Posted to commits@hbase.apache.org by ap...@apache.org on 2012/05/17 21:15:28 UTC
svn commit: r1339806 - in /hbase/trunk/src/main/java/org/apache/hadoop/hbase:
client/ScannerCallable.java mapred/TableRecordReaderImpl.java
mapreduce/TableRecordReaderImpl.java
Author: apurtell
Date: Thu May 17 19:15:28 2012
New Revision: 1339806
URL: http://svn.apache.org/viewvc?rev=1339806&view=rev
Log:
HBASE-6004. Adding more logging to help debugging MR job (Jimmy Xiang)
Modified:
hbase/trunk/src/main/java/org/apache/hadoop/hbase/client/ScannerCallable.java
hbase/trunk/src/main/java/org/apache/hadoop/hbase/mapred/TableRecordReaderImpl.java
hbase/trunk/src/main/java/org/apache/hadoop/hbase/mapreduce/TableRecordReaderImpl.java
Modified: hbase/trunk/src/main/java/org/apache/hadoop/hbase/client/ScannerCallable.java
URL: http://svn.apache.org/viewvc/hbase/trunk/src/main/java/org/apache/hadoop/hbase/client/ScannerCallable.java?rev=1339806&r1=1339805&r2=1339806&view=diff
==============================================================================
--- hbase/trunk/src/main/java/org/apache/hadoop/hbase/client/ScannerCallable.java (original)

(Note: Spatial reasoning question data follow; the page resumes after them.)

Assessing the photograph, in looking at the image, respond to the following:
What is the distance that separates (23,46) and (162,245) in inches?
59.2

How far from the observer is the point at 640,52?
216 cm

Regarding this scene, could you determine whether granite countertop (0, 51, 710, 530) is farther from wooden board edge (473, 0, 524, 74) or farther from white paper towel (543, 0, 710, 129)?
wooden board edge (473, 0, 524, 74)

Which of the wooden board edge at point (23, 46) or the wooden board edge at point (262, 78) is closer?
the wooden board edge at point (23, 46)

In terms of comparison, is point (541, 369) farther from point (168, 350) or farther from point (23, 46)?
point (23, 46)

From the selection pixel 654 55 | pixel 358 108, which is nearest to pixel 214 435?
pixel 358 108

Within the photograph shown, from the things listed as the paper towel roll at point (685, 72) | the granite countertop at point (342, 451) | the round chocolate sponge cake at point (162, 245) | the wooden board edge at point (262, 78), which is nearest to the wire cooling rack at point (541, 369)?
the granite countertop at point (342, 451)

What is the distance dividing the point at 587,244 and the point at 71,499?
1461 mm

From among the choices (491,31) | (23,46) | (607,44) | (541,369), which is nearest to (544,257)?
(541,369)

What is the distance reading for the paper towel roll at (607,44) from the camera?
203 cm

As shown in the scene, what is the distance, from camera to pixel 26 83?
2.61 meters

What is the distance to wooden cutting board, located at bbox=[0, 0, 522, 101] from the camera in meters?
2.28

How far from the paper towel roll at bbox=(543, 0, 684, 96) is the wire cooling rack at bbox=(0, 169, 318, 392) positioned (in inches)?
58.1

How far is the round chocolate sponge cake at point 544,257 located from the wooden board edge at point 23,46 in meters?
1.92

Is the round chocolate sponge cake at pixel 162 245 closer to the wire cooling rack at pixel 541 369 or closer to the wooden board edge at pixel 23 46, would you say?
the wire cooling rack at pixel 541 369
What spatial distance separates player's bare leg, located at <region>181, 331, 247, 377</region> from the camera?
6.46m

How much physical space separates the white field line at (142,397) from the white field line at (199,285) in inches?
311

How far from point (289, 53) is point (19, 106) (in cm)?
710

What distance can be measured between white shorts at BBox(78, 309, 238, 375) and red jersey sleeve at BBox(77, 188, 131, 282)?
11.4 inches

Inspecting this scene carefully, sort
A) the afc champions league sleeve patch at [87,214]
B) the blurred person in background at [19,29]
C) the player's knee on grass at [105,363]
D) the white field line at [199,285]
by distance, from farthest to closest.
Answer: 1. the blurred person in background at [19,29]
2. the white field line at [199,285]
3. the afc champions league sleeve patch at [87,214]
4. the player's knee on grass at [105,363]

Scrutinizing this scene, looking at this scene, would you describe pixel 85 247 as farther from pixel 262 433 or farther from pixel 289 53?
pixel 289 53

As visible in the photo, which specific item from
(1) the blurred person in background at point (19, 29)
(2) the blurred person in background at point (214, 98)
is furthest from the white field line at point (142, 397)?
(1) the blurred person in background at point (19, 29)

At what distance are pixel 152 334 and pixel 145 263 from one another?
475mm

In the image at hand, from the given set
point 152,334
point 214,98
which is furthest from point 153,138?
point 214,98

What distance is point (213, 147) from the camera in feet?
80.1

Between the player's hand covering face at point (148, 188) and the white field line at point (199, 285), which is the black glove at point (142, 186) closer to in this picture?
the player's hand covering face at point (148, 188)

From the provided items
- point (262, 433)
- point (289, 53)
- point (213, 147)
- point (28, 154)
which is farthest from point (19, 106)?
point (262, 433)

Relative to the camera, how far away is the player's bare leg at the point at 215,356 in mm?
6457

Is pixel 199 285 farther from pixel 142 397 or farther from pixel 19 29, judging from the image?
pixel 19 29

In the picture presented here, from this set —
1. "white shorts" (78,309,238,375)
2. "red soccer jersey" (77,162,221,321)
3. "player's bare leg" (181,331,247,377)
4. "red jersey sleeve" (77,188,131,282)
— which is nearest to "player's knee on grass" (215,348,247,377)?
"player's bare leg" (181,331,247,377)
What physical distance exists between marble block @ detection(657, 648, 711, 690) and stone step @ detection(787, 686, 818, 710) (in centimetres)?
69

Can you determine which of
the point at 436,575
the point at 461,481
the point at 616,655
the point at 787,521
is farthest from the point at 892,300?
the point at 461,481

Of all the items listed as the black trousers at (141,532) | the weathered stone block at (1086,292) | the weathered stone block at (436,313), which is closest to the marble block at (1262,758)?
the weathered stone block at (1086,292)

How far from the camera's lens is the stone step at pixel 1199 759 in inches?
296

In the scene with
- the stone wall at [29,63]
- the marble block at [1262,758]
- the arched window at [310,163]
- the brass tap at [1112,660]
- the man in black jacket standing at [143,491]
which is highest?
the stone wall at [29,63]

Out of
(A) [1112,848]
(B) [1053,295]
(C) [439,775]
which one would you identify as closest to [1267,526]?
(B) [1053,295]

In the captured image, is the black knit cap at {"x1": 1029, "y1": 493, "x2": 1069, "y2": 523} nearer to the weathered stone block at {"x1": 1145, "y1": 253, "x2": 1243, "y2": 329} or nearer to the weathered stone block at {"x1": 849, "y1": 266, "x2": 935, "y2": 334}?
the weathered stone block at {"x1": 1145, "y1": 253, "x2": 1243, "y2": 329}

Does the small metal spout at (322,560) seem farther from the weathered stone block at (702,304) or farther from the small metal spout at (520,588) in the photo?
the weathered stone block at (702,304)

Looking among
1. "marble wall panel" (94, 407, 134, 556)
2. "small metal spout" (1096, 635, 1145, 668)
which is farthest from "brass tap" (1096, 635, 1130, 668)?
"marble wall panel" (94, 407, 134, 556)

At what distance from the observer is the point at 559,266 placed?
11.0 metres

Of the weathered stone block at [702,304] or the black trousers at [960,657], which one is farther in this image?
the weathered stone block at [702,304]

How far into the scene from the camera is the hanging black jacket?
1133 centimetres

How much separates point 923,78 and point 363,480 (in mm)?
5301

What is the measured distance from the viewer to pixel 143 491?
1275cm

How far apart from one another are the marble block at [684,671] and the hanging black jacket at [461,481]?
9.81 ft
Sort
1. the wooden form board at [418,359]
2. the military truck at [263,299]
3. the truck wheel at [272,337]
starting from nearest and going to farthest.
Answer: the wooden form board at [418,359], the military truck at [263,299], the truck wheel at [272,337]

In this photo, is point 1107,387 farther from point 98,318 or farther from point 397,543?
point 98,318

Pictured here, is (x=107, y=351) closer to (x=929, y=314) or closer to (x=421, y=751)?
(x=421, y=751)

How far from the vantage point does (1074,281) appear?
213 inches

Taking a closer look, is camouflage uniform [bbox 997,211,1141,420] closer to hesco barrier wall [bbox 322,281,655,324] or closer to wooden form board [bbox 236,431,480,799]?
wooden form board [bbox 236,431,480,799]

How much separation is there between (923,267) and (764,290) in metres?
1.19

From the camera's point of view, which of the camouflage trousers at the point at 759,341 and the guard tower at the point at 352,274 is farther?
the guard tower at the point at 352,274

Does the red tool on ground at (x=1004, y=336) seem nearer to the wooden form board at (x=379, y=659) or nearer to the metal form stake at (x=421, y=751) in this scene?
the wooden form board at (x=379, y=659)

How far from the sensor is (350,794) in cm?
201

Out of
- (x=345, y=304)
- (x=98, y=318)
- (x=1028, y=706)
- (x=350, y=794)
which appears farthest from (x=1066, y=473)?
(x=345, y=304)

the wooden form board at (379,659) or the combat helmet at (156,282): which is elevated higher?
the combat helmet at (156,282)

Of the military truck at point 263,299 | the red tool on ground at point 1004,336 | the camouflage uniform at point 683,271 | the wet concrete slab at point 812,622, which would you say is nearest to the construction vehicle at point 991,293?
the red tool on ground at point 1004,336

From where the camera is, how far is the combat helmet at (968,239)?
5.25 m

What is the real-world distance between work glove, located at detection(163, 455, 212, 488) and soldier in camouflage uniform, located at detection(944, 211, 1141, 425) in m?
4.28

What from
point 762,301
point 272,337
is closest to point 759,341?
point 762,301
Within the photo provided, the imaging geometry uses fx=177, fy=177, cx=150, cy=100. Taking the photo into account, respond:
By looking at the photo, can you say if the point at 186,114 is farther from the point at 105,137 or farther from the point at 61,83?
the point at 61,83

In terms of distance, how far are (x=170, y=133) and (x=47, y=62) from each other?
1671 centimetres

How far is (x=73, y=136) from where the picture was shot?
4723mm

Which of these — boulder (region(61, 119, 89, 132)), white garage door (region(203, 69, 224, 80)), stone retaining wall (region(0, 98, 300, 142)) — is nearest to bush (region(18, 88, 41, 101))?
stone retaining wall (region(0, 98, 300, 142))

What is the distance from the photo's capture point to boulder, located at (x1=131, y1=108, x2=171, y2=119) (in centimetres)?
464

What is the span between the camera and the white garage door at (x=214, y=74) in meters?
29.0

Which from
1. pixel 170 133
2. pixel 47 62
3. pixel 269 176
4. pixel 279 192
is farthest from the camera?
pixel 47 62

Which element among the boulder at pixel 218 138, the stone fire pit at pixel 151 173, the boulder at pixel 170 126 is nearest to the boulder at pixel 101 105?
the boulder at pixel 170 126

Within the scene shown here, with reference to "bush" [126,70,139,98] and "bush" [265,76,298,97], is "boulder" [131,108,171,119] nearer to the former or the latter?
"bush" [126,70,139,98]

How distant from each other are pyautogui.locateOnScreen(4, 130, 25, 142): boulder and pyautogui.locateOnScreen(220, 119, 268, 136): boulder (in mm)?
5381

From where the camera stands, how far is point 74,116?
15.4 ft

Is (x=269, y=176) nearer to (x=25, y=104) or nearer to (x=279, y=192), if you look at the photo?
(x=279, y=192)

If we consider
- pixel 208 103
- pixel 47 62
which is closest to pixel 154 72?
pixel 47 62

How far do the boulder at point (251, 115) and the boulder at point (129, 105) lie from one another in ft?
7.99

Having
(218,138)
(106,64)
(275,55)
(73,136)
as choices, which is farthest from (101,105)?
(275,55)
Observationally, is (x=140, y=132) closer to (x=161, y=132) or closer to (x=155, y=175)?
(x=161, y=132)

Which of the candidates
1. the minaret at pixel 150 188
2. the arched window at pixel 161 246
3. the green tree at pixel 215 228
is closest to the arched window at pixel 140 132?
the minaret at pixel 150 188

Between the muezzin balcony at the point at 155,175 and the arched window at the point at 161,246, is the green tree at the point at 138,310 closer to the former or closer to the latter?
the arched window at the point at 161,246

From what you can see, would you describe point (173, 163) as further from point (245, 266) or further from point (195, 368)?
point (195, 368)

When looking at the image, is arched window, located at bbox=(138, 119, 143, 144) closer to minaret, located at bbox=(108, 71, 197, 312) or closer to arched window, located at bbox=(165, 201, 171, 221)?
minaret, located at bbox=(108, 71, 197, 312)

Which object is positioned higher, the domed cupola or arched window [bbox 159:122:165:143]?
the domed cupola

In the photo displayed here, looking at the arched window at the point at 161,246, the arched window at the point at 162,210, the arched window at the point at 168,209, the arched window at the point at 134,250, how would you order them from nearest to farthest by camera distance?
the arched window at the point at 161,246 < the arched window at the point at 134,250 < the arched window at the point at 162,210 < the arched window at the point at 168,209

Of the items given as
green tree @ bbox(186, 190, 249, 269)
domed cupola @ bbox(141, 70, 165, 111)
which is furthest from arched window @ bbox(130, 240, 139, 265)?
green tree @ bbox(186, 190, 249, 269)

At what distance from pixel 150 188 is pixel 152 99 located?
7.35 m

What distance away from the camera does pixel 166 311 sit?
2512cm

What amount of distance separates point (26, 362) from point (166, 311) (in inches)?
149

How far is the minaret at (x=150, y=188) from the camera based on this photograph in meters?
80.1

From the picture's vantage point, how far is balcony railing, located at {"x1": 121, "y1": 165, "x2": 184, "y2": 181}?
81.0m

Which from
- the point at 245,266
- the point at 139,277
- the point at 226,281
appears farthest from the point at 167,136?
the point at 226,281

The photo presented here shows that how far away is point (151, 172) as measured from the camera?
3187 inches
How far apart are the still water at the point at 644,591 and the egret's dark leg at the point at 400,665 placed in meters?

+++ hbase/trunk/src/main/java/org/apache/hadoop/hbase/client/ScannerCallable.java Thu May 17 19:15:28 2012
@@ -25,10 +25,13 @@ import org.apache.commons.logging.Log;
import org.apache.commons.logging.LogFactory;
import org.apache.hadoop.classification.InterfaceAudience;
import org.apache.hadoop.classification.InterfaceStability;
+import org.apache.hadoop.conf.Configuration;
import org.apache.hadoop.hbase.DoNotRetryIOException;
import org.apache.hadoop.hbase.HRegionInfo;
+import org.apache.hadoop.hbase.HRegionLocation;
import org.apache.hadoop.hbase.NotServingRegionException;
import org.apache.hadoop.hbase.RemoteExceptionHandler;
+import org.apache.hadoop.hbase.UnknownScannerException;
import org.apache.hadoop.hbase.client.metrics.ScanMetrics;
import org.apache.hadoop.hbase.protobuf.ProtobufUtil;
import org.apache.hadoop.hbase.protobuf.RequestConverter;
@@ -48,6 +51,10 @@ import com.google.protobuf.ServiceExcept
@InterfaceAudience.Public
@InterfaceStability.Stable
public class ScannerCallable extends ServerCallable<Result[]> {
+ public static final String LOG_SCANNER_LATENCY_CUTOFF
+ = "hbase.client.log.scanner.latency.cutoff";
+ public static final String LOG_SCANNER_ACTIVITY = "hbase.client.log.scanner.activity";
+
private static final Log LOG = LogFactory.getLog(ScannerCallable.class);
private long scannerId = -1L;
private boolean instantiated = false;
@@ -55,6 +62,8 @@ public class ScannerCallable extends Ser
private Scan scan;
private int caching = 1;
private ScanMetrics scanMetrics;
+ private boolean logScannerActivity = false;
+ private int logCutOffLatency = 1000;
// indicate if it is a remote server call
private boolean isRegionServerRemote = true;
@@ -71,6 +80,9 @@ public class ScannerCallable extends Ser
super(connection, tableName, scan.getStartRow());
this.scan = scan;
this.scanMetrics = scanMetrics;
+ Configuration conf = connection.getConfiguration();
+ logScannerActivity = conf.getBoolean(LOG_SCANNER_ACTIVITY, false);
+ logCutOffLatency = conf.getInt(LOG_SCANNER_LATENCY_CUTOFF, 1000);
}
/**
@@ -129,7 +141,16 @@ public class ScannerCallable extends Ser
RequestConverter.buildScanRequest(scannerId, caching, false);
try {
ScanResponse response = server.scan(null, request);
+ long timestamp = System.currentTimeMillis();
rrs = ResponseConverter.getResults(response);
+ if (logScannerActivity) {
+ long now = System.currentTimeMillis();
+ if (now - timestamp > logCutOffLatency) {
+ int rows = rrs == null ? 0 : rrs.length;
+ LOG.info("Took " + (now-timestamp) + "ms to fetch "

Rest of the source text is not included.